Em seu discurso na sessão solene do Conselho Universitário, quando foi finalmente reconhecido como professor de Sociologia da UFMG, ele classificou a iniciativa da Universidade como “reparação simbólica”.
Retorno pela justiça
Quem também teve o reconhecimento tardio da perseguição sofrida no período da repressão, por sua militância sindical e política, foi o servidor Irany Campos, exonerado do cargo que exercia na Faculdade de Medicina da UFMG depois de ser preso e torturado pelos militares e partir para o exílio. “Com a aprovação da Anistia, eu voltei e cheguei ao Brasil no dia 1º de setembro de 1979, portanto, dez anos depois que eu fui preso. Entrei na justiça para poder trabalhar a minha volta para o serviço na Universidade, porque me mandaram embora com alegações absurdas”, lembrou, em entrevista à Rádio UFMG Educativa.

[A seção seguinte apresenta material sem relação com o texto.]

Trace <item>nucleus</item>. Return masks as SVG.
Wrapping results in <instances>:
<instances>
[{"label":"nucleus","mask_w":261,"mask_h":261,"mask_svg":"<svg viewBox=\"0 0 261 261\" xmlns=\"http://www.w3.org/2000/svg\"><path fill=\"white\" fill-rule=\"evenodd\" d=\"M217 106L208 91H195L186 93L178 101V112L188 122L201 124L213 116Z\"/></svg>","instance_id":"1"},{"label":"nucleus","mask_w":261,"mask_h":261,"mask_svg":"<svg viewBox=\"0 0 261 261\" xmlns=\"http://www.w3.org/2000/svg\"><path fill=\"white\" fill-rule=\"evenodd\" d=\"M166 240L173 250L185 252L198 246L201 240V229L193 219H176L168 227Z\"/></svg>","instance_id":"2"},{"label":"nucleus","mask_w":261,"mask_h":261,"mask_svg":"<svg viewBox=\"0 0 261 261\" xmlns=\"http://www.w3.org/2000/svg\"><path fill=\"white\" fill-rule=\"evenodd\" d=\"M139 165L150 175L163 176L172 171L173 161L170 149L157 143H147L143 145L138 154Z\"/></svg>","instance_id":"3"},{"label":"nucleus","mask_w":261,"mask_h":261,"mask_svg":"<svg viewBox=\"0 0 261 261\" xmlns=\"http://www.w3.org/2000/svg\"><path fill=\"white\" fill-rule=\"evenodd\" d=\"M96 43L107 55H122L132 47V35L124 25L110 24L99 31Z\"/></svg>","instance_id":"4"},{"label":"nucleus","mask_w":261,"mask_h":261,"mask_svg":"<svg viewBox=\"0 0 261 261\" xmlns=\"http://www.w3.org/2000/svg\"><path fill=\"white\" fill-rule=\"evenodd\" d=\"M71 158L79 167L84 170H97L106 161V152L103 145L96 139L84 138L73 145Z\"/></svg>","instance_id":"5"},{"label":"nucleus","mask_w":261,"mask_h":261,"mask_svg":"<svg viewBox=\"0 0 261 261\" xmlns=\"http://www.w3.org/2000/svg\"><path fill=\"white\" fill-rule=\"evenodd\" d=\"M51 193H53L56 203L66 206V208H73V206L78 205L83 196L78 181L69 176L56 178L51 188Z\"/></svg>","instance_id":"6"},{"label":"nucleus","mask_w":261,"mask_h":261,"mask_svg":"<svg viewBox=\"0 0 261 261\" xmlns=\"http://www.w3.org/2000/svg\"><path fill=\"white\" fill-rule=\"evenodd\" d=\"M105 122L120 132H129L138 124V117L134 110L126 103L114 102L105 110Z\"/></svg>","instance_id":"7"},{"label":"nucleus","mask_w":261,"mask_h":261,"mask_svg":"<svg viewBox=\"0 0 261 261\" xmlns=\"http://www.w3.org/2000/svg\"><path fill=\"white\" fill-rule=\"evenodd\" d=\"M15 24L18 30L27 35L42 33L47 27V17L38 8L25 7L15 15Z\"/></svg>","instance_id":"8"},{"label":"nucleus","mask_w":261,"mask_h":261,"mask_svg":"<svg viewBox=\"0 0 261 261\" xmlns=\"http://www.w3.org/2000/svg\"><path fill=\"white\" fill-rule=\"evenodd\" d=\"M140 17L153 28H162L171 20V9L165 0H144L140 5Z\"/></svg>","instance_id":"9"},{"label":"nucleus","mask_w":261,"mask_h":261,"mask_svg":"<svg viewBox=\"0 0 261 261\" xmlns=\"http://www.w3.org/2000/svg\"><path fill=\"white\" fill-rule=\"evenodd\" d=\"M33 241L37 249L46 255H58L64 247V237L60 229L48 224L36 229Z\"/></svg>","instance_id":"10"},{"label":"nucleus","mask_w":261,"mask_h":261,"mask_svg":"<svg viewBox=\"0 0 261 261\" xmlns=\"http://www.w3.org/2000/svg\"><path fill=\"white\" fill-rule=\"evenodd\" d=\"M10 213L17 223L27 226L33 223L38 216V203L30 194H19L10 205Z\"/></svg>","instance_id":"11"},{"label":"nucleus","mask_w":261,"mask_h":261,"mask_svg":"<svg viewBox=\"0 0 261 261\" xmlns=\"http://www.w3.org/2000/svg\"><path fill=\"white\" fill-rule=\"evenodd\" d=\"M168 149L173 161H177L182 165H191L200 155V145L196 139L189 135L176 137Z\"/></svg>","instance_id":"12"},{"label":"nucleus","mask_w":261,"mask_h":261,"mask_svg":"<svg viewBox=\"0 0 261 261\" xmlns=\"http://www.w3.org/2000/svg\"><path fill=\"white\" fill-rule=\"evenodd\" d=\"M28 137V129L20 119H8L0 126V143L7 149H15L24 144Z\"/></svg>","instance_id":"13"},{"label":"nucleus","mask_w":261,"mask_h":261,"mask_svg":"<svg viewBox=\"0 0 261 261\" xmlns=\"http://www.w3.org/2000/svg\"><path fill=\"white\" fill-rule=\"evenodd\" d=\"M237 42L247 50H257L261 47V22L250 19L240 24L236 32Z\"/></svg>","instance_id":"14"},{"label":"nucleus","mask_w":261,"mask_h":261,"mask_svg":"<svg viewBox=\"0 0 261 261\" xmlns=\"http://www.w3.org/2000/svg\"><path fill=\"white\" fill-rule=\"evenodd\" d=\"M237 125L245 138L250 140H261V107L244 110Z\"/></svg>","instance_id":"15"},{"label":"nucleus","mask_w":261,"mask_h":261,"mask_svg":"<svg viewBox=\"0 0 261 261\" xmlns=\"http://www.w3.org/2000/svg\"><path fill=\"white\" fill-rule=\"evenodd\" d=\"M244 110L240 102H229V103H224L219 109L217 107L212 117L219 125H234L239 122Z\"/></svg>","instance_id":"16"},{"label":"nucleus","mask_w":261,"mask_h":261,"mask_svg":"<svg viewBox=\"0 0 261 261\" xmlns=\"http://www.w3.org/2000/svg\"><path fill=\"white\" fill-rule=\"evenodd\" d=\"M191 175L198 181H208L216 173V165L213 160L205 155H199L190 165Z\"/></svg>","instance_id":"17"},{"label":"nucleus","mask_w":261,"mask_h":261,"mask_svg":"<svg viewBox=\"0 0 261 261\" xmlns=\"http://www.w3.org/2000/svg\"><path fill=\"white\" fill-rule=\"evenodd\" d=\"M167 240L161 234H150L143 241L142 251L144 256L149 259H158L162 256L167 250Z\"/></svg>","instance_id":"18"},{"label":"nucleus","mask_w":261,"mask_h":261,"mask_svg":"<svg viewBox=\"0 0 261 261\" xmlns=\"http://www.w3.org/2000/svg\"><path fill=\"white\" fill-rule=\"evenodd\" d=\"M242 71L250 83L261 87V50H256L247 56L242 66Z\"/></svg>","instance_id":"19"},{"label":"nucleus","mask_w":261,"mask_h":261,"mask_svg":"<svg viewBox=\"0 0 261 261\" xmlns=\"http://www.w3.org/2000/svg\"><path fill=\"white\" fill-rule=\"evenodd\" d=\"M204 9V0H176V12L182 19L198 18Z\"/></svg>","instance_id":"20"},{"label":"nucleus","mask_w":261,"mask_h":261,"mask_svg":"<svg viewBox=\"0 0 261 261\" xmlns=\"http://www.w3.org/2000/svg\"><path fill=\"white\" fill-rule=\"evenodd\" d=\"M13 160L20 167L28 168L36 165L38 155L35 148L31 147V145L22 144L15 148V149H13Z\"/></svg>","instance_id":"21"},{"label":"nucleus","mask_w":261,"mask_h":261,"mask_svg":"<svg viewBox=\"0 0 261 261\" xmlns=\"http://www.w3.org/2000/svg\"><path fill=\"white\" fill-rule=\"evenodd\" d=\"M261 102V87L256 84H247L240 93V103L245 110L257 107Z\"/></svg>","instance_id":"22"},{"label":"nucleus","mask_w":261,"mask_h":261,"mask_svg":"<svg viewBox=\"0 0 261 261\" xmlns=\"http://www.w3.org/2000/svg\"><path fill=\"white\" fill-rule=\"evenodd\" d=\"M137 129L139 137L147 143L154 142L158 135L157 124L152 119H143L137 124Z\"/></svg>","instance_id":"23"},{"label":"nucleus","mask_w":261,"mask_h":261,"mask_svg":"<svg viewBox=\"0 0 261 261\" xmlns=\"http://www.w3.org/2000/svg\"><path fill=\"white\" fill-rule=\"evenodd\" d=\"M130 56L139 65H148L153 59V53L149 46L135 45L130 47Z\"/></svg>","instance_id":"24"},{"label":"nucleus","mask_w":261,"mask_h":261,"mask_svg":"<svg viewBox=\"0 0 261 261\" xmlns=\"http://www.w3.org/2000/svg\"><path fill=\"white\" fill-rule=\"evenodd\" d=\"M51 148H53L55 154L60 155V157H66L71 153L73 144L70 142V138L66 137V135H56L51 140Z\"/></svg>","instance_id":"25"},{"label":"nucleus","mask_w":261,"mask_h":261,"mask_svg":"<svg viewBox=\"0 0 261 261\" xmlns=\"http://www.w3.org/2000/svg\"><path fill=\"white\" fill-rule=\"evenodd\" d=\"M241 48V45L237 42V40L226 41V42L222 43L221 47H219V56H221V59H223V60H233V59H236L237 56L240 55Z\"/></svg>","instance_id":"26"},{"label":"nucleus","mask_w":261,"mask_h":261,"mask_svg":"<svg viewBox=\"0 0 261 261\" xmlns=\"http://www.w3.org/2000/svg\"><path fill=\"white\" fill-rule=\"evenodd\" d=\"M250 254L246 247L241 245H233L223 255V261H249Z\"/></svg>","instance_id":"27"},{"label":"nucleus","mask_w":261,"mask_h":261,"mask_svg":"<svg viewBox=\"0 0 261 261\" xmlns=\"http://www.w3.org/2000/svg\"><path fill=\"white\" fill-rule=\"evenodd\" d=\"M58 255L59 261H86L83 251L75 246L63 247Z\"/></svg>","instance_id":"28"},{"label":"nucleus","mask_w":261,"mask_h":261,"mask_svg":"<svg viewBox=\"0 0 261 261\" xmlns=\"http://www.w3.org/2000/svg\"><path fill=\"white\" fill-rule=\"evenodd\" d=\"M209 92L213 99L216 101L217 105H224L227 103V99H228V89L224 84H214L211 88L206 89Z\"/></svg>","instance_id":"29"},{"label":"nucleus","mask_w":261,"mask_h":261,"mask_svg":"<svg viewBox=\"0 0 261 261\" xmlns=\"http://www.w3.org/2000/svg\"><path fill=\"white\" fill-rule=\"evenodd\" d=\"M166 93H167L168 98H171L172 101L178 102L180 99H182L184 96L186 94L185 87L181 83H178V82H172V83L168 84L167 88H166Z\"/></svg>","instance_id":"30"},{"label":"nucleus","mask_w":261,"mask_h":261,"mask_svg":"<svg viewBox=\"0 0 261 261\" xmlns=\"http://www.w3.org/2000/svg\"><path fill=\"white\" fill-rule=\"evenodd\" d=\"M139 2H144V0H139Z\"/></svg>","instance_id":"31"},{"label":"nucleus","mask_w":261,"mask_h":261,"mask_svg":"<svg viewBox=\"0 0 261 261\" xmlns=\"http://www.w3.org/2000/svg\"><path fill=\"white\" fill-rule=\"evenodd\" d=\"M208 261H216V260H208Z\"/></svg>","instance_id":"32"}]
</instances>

Conforme documentado no relatório final da Comissão de Verdade em Minas Gerais, Campos foi demitido do cargo de laboratorista “pela prática de atos considerados de incontinência pública e escandalosa”, segundo consta na Portaria 65, de 17 de fevereiro 1970, assinada pelo reitor Oscar Versiani, após julgamento por uma Comissão de Inquérito instalada na Faculdade de Medicina.
A série Retratos sonoros: trajetórias interrompidas pela ditadura será veiculada dentro do programa Conexões, sempre às 10h15, nos dias 10 a 13 de dezembro, e na semana seguinte, de 16 a 18. Os seis episódios também ficarão disponíveis na página da emissora no SoundCloud e nas plataformas de podcast, como o Spotify. A produção é assinada pela jornalista Alessandra Ribeiro, com trabalhos técnicos e sonorização de Clarice Oliveira.